Look up in nighttime sky anytime between now and July 16, and you just might spy our solar system's brightest asteroid.
Vesta, a 326-mile-wide object residing in the asteroid belt between Jupiter and Mars, is about to make its closest approach to Earth in nearly two decades. But don't worry, unlike other close calls with asteroids in recent history, Vesta is in a stable orbit around the sun that will only bring it within 106 million miles of Earth. Nonetheless, this convergence will make it visible to the naked eye, with a magnitude brightness approaching a maximum of 5.3 this week.
Unlike other asteroids, Vesta's internal geology mimics those of terrestrial planets, with a metallic iron-nickel core covered by a surface crust of basaltic rock. In fact, it's this "frozen lava" that gives Vesta its beautiful reflectivity, casting back 43 percent of all light that hits it. (For comparison, our moon only reflects about 12 percent of all light.)
A 2011 visit by the NASA space probe Dawn confirmed Vesta as our solar system's lone remaining protoplanet, an embryonic remnant of the material that created future worlds like Earth.
"We now know that Vesta is the only intact, layered planetary building block surviving from the very earliest days of the solar system," Carol Raymond, deputy principal investigator for the Dawn spacecraft, said during a 2012 press conference.
An imposing mountain borne from a violent past
Ancient pedigree isn't the only feature of Vesta that makes it a geologic celestial wonder. Its south pole is also home to one of the tallest known mountains in the solar system.
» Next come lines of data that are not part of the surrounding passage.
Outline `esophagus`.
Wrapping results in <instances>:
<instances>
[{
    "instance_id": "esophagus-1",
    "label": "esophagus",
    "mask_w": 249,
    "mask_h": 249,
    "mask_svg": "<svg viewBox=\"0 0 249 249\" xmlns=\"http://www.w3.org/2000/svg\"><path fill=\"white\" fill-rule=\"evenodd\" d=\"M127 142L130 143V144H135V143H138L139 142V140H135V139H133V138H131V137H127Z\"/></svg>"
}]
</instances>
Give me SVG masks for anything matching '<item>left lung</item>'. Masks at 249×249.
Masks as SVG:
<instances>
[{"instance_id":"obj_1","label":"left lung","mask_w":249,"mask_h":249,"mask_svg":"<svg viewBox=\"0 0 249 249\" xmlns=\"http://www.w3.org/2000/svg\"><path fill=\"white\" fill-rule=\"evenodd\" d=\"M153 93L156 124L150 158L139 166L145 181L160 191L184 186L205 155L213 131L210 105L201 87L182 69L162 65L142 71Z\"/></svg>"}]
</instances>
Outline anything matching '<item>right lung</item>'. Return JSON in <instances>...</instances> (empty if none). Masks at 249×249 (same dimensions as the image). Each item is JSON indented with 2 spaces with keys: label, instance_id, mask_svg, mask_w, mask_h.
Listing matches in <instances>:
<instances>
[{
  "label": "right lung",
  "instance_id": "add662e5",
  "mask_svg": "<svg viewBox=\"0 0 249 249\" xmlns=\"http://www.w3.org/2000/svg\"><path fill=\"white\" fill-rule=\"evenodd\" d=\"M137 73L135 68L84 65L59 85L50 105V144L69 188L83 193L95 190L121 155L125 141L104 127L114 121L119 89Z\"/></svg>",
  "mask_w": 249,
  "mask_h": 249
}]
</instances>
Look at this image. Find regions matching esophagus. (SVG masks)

Whereas Olympus Mons on Mars rises nearly 13.3 miles (70,538 feet) above the surface of Mars, the unnamed peak on Vesta is just around 14 miles (72,178 feet) tall. It's located in a 314-mile-wide crater, also one of the largest in the solar system, named Rheasilvia, after the mythological vestal virgins of Rome. It's theorized that Rheasilvia and its central peak were formed roughly 1 billion years ago from a massive planetary scale impact that delivered a glancing blow at an estimated 11,000 miles per hour.
"Vesta was lucky," Peter Schultz, professor of earth, environmental, and planetary sciences at Brown University, said in a statement. "If this collision had been straight on, there would have been one less large asteroid and only a family of fragments left behind." Schultz published a study on the asteroid's violent past in 2014.
A eucrite meteorite, originating from Vesta, that fell during a meteor shower over Australia in 1960. (Photo: H. Raab/Wikimedia Commons)
Vesta's scrape with disaster would turn into a rare opportunity for scientists on Earth an eon later. The collision that rocked its south pole is estimated to have ejected at least 1 percent of the asteroid's mass into space, scattering a vast swath of debris throughout the solar system. Some of those rocks later made their way to Earth. In fact, it's estimated that some 5 percent of all space rocks found on Earth originated from Vesta, making it only a handful of solar system objects beyond Earth (including Mars and the moon) where scientists have a laboratory sample.
Look for Saturn to point the way
While Vesta is our brightest asteroid, its distance and small size still make it a sporting challenge to pick out with the naked eye. Your best bet is to use some high-powered binoculars or a telescope. Either way, follow these instructions from Bob King at Sky and Telescope to locate the correct patch of sky.
"To find it, begin at Saturn then star-hop with the naked eye or binoculars to 3.8-magnitude Mu (μ) Sagittarii. The asteroid is located 2.5°–4° northwest of that star through mid-June. Despite its location in star-rich Sagittarius, Vesta has little competition from similarly bright stars, making it easy to spot."
According to those who have previously spotted Vesta, the asteroid exhibits a yellowish hue and looks very much like a star. Grab a lawn chair, ditch the light pollution and look up! Vesta won't be this close to Earth again until 2040.